KB-4C86
02 — Leaf-Set Definition (Branch B)
4 min read Revision 1
registries-pivotleaf-setbranch-baccounting-invariantrollupdata-drivenno-hardcode2026-05-31
title: 02 — Leaf-Set Definition (Branch B) date: 2026-05-31 verdict: LEAF_SET_RULE = EXPLICIT + DATA-DRIVEN (no hardcoded code list); 160 leaf / 9 rollup
02 — Leaf-Set Definition (Branch B)
The accounting invariant total = counted + orphan + phantom is only meaningful over a set with no nested rollups. meta_catalog (169 rows) mixes leaf object-sets with rollup/meta summary rows; a blind SUM double-counts — the exact disguised-math trap Đ28 forbids.
composition_level distribution (live, all 169 rows)
| composition_level | rows | Σrecord | Σactual | Σorphan |
|---|---|---|---|---|
| atom | 77 | 3,635,579 | 3,836,259 | 0 |
| molecule | 51 | 1,670 | 1,677 | 0 |
| compound | 34 | 846 | 749 | 0 |
| material | 2 | 58 | 113 | 0 |
| meta | 3 | 517 | null | 161 |
| product | 1 | 0 | 0 | 0 |
| building | 1 | 0 | 0 | 0 |
The 9 rollup/meta rows (must be EXCLUDED from the invariant)

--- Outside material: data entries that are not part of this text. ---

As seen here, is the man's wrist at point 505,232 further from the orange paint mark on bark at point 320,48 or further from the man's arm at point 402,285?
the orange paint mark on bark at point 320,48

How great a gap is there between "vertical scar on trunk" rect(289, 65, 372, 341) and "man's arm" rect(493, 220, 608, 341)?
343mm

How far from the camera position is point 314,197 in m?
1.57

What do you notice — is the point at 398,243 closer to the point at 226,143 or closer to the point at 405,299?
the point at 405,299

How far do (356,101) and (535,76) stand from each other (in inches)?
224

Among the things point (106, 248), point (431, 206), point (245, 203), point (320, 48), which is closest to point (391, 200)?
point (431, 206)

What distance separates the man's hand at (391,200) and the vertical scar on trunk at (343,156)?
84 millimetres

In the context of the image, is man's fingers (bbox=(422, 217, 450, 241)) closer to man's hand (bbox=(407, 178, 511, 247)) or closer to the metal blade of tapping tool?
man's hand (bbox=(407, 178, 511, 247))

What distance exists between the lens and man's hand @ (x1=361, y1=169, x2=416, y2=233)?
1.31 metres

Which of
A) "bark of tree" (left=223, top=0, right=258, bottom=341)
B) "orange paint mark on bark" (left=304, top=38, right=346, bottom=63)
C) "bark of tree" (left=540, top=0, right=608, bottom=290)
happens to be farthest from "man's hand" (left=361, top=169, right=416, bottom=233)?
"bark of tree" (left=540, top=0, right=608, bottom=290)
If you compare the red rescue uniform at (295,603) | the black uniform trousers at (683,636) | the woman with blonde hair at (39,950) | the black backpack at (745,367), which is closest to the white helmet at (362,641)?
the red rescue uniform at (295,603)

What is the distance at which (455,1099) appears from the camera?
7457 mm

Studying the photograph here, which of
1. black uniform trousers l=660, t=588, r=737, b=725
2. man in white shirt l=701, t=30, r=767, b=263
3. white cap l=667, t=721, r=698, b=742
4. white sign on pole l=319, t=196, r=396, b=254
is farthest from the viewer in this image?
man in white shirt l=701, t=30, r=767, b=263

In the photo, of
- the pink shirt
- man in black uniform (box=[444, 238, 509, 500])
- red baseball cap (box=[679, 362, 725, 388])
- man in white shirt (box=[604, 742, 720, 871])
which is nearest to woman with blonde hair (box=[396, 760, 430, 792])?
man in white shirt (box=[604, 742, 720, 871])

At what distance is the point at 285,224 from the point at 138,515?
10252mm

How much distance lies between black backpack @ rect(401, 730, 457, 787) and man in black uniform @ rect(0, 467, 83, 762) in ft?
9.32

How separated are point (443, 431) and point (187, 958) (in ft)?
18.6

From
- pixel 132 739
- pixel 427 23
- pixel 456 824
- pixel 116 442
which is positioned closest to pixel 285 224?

| code | entity_type | composition_level | record | actual | note |
|---|---|---|---|---|---|
| CAT-ALL | all |
atom | 1,682,270 | 1,919,748 | grand rollup of all atoms — sits inside the atom level → the double-count trap |
| CAT-MOL | molecule_total |
molecule | 774 | 766 | per-layer rollup |
| CAT-CMP | compound_total |
compound | 423 | 326 | per-layer rollup |
| CAT-MAT | material_total |
material | 0 | 55 | per-layer rollup |
| CAT-BLD | building_total |
building | 0 | 0 | per-layer rollup |
| CAT-PRD | product_total |
product | 0 | 0 | per-layer rollup |
| CAT-DOT | dot_total |
meta | 307 | null | DOT registry rollup (carries 140 orphans) |
| CAT-COL | collection_total |
meta | 168 | null | collection registry rollup (20 orphans) |
| CAT-SPE | species_total |
meta | 42 | null | species rollup (1 orphan) |
LEAF-SET RULE (data-driven; no hardcoded code list)
leaf_set := meta_catalog
WHERE composition_level <> 'meta' -- excludes CAT-DOT/COL/SPE
AND entity_type NOT LIKE '%_total' -- excludes CAT-MOL/CMP/MAT/BLD/PRD
AND entity_type <> 'all' -- excludes CAT-ALL (lives inside 'atom')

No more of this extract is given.